Pryor-Bazemore's first deployment after her basic officer training course was a sort of trial by fire: helping out on the ground in the aftermath of Hurricane Katrina in New Orleans in 2005.

"It was very stressful, very heartbreaking," she recalled. "We didn't know what to expect, and you're working side-by-side with your civilian counterparts."

These days, of course, the disaster scenario is COVID-19. Its effects are widespread, said McNair, who also works as psychiatric nurse practitioner for outpatient mental health services at Andrews.

"Since the pandemic, we've seen an influx of more patient referrals for addictions, mostly alcohol use," McNair said. "But we've been getting an unusual amount of marijuana or cannabis use, and even some opioid addiction. So that's fairly new for us."

McNair said the volume of demand for mental health and addiction services has been greater than the resources available to meet it.

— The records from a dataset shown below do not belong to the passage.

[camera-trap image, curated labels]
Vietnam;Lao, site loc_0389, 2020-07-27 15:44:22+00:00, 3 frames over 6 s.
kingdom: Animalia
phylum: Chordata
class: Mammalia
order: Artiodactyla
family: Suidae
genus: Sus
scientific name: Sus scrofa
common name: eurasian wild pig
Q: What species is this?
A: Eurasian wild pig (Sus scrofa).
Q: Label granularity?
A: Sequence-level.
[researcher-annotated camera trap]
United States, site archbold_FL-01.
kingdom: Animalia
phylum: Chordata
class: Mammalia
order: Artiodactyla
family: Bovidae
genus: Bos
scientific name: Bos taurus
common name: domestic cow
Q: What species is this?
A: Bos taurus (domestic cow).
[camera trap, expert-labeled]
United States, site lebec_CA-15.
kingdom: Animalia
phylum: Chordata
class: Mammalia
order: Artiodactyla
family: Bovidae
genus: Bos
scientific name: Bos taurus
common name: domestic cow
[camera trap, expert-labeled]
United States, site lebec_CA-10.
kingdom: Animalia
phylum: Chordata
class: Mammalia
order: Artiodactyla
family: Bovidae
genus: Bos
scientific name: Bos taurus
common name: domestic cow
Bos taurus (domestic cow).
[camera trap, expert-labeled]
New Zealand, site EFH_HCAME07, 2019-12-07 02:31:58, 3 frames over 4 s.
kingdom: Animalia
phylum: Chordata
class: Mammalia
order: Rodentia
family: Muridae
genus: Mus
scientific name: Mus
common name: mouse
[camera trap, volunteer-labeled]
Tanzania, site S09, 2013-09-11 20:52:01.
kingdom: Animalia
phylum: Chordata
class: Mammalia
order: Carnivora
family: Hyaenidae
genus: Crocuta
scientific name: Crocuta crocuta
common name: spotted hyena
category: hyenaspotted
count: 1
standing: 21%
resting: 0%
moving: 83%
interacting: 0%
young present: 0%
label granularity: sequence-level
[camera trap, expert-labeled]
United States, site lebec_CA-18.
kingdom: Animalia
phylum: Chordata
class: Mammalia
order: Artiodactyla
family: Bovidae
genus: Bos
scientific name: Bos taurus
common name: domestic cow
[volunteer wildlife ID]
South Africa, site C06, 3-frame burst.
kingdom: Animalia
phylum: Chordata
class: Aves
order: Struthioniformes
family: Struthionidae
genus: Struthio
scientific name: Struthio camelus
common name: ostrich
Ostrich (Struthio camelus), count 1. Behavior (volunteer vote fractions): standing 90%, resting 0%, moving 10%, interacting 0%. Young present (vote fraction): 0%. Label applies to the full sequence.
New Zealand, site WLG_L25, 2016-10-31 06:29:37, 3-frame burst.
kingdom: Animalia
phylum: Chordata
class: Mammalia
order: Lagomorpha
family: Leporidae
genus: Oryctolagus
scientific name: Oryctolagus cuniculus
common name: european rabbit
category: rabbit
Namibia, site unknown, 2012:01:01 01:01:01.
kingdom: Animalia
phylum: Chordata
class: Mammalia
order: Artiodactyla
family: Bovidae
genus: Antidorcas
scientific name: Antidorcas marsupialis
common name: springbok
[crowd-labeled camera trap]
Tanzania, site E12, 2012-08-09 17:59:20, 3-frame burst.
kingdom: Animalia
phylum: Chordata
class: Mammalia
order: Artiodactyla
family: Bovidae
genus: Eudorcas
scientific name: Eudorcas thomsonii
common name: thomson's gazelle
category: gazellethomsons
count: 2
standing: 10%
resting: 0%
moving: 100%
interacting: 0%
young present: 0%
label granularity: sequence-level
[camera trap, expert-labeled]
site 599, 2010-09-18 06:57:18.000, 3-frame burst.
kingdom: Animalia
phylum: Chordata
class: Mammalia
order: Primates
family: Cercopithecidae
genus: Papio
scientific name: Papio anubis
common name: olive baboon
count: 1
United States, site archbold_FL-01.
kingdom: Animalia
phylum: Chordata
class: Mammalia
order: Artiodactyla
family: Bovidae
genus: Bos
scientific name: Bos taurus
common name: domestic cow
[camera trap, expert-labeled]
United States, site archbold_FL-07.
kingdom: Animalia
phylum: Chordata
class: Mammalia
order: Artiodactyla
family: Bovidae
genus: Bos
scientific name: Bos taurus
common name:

"Because we don't have as many providers there as we would like to have, as far as psychotherapy and psychiatry, we only have room for active-duty service members,"she said. "We focus on those that are high-risk or those that have special duties, like presidential support duties' or those working with sensitive weaponry. "I haven't seen a retiree or a dependent in quite some time."

At Andrews there is one other PHS officer, a psychologist. "We wear a lot of hats," McNair said. "We're pretty busy.

So busy, in fact, that McNair said she intends to work on a formal request to increase the number of PHS billets at Andrews. Not that she's averse to hard work. Like Pryor-Bazemore, McNair started her PHS at that same federal prison in North Carolina.

"I grew from that," she said. "It prepared me for a lot of things. Leadership skills, being assertive and attendant - I learned a lot. I had no choice!"

So, what drew her to the PHS nursing corps?

It's what PHS stands for," she responded. "It's the opportunity for growth, for career progression, leadership opportunities. And you get all of those benefits as far as your career, but then you get to serve people who are underserved. People who don't have access to healthcare that other people do. People like inmates, and American Indians, or immigrants. That’s the rewarding part. Even now with the DOD, I know that with the shortage of mental health services for our active-duty service members ... that's where my heart is now.

"When you have a passion for something, and this is something that you really want to do, to help people that don't have the same privileges or access that you may have, or others, it kind of drives you or motivates you to get up and go to work, and do your best to help others. That's what attracted me to PHS and that's what's keeping me in PHS."